WRITTEN EXERCISE: Find every line in the entries below that contains the string "shown", matching case exactly, and copy each of those lines.

[Dataset entries]
....

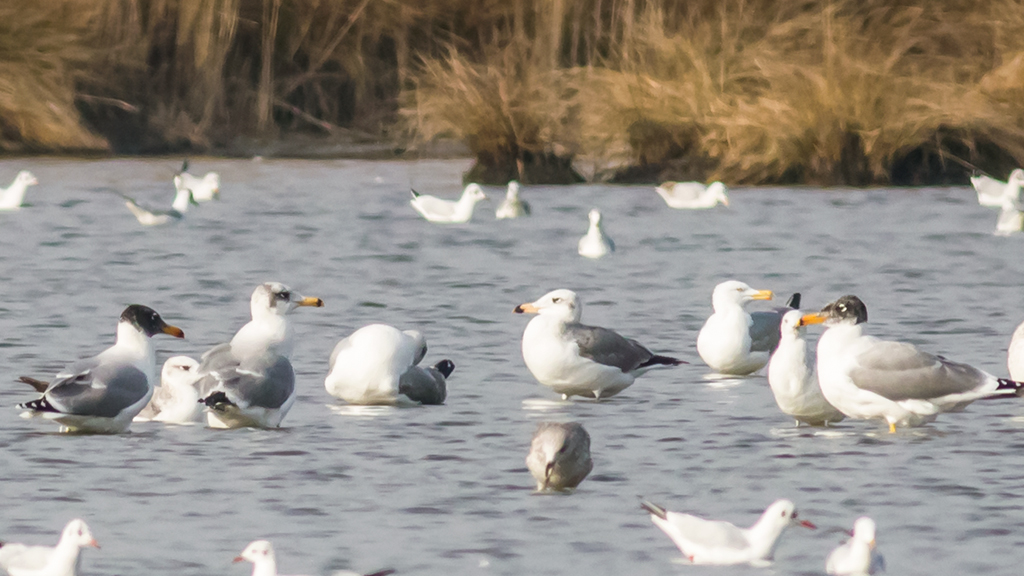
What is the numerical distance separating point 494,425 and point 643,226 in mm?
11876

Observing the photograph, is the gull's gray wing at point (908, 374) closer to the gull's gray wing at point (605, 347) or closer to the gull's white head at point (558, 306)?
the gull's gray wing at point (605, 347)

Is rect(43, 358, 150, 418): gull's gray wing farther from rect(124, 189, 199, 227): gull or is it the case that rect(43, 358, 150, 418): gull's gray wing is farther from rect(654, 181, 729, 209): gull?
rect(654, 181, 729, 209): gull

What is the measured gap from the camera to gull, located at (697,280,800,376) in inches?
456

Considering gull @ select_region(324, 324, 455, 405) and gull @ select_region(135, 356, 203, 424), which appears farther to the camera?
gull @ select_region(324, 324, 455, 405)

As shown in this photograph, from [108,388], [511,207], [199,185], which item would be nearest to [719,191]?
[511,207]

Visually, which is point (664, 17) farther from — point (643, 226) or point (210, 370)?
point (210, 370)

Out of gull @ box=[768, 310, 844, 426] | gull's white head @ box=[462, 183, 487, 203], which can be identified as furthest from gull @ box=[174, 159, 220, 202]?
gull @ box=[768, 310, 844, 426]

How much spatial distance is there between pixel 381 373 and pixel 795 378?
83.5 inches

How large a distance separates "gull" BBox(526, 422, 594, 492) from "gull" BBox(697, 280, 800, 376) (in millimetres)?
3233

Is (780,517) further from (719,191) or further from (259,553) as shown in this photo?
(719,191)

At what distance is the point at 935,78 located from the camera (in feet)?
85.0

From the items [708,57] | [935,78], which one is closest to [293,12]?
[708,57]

....

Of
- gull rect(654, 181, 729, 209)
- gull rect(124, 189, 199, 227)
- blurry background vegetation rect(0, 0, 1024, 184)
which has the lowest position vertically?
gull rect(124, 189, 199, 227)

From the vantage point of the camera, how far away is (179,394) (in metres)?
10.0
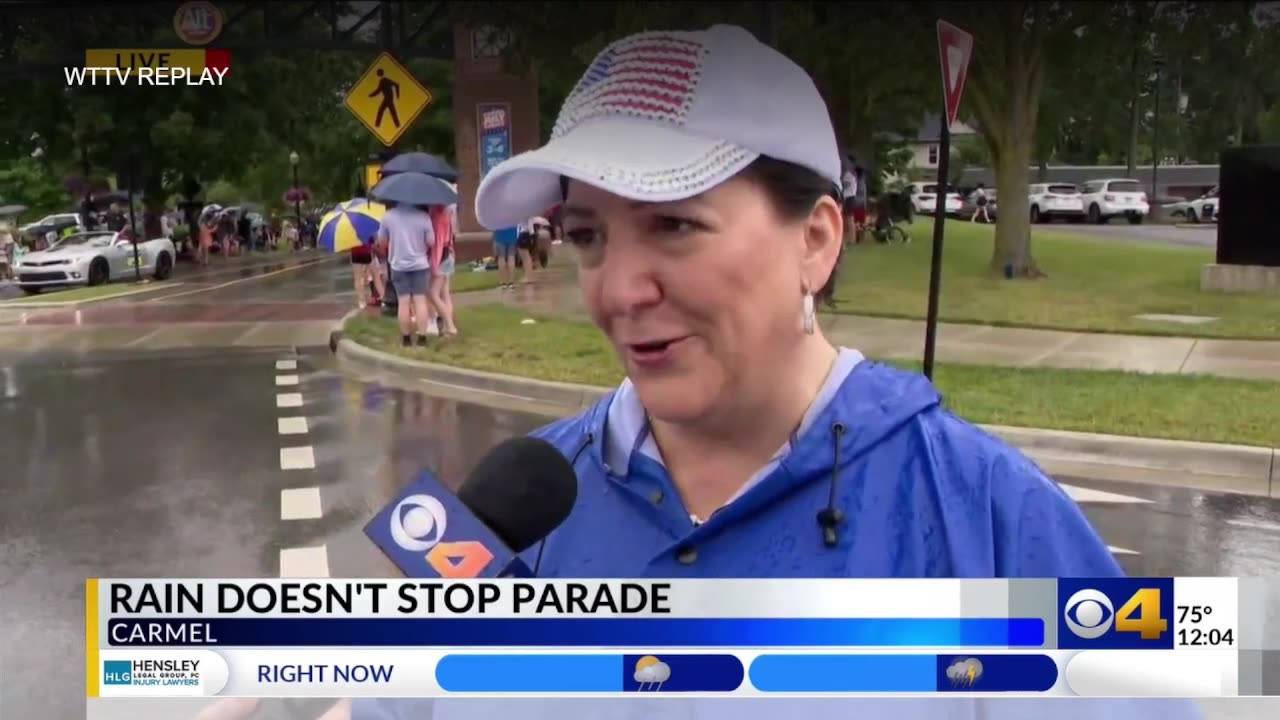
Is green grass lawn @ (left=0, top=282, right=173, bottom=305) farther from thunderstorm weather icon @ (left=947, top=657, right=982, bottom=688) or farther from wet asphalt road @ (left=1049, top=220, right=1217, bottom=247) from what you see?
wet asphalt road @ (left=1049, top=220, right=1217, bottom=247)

....

ANSWER TO THE TASK:
As shown in this photograph, from [108,388], [511,207], [199,185], which item would be nearest to [719,191]?
Is (780,517) further from (719,191) or further from (259,553) as shown in this photo?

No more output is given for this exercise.